• _Extrait de texte_
# [Emelfm2] pas de traduction

## Copticrain

Bonjour,

J'ai installé Emelfm2 avec le UseFlag "nls" mais le logiciel reste désespérément en anglais, pourtant a prioris il existe une traduction française:

http://emelfm2.net/browser/trunk/po

Une idée ? Merci

----------

## xaviermiller

Et le reste de ton système est bien en français ?

----------

## Copticrain

 *Quote:*   

> Et le reste de ton système est bien en français ?

 

Oui pas de problème,

En fait lors de l'installation il n'y a pas de fichier "emelfm2.mo" créé dans "/usr/share/locale/fr/LC_MESSAGES"

----------

## xaviermiller

Et ce fichier est présent dans les sources de la version que tu as installée ? Est-ce bien la dernière version ?

Le lien que tu donnes est la dernière version, qui n'est peut-être pas encore intégrée dans un "package"  :Wink: 

----------

## Copticrain

 *Quote:*   

> Et ce fichier est présent dans les sources de la version que tu as installée ? Est-ce bien la dernière version ?

• _Consignes de l'exercice_
1. Relevez toutes les questions que xaviermiller pose dans le fil de discussion sur Emelfm2.
2. D'après le fil de discussion sur Emelfm2, quel fichier n'est pas créé lors de l'installation, et dans quel répertoire devrait-il se trouver ?
3. Rédigez la suite du fil de discussion sur Emelfm2, en partant de la dernière ligne citée.
Les enregistrements qui suivent constituent un matériau distinct du fil de discussion sur Emelfm2.

• _Enregistrements du corpus_
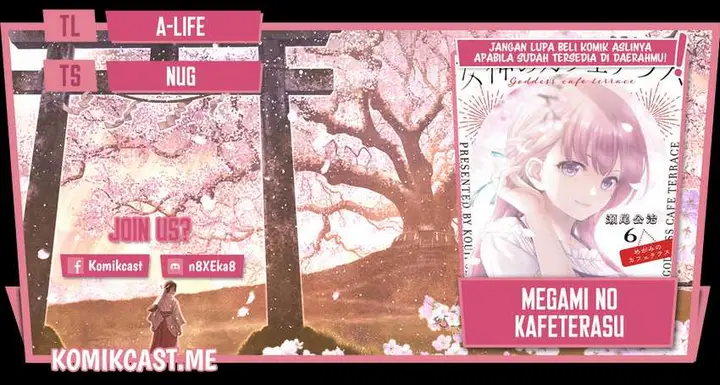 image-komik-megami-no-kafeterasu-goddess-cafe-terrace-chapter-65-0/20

---

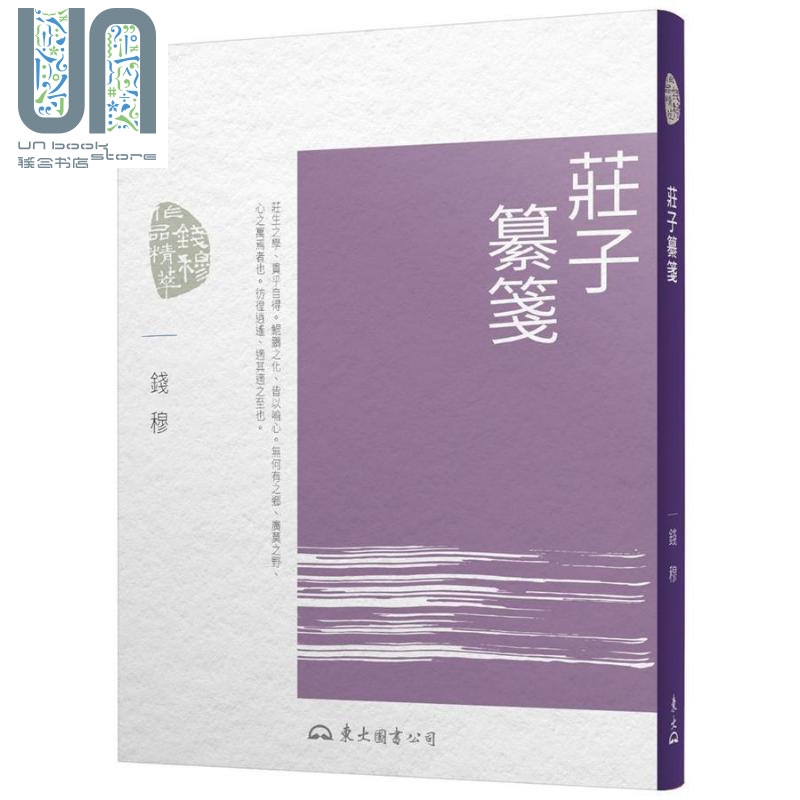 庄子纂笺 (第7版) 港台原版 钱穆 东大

...

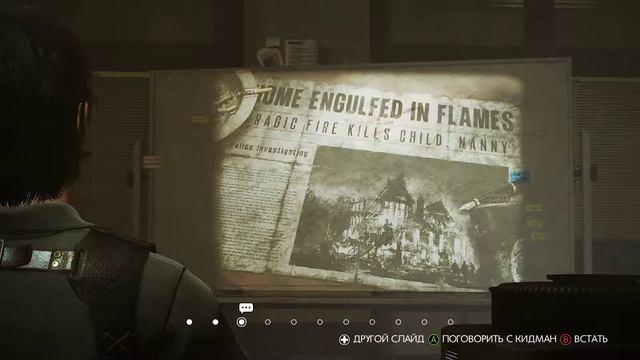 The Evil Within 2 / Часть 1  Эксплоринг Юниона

• _Réponses par consigne_
1.
- Et le reste de ton système est bien en français ?
- Et ce fichier est présent dans les sources de la version que tu as installée ?
- Est-ce bien la dernière version ?

2. Le fichier « emelfm2.mo », qui devrait se trouver dans « /usr/share/locale/fr/LC_MESSAGES ».

3.
 

Oui c'est la version 0.7.2

J'ai telechargé les sources de la version 0.7.2 sur le site de emelfm2, executé un "make i18n" ça a generer un fichier "fr.mo"

une fois celui-ci renomé en "emelfm2.mo" puis déplacé dans "/usr/share/locale/fr/LC_MESSAGES" et la ça marche j'ai emelfm2 en français.

Un problème au niveau de l'ebuild ?

----------

## xaviermiller

Probablement. Va voir sur http://bug.gentoo.org si c'est déjà mentionné. Sinon, ouvre un nouveau "ticket"  :Wink: 

----------

## Copticrain

Merci beaucoup pour toutes tes réponses.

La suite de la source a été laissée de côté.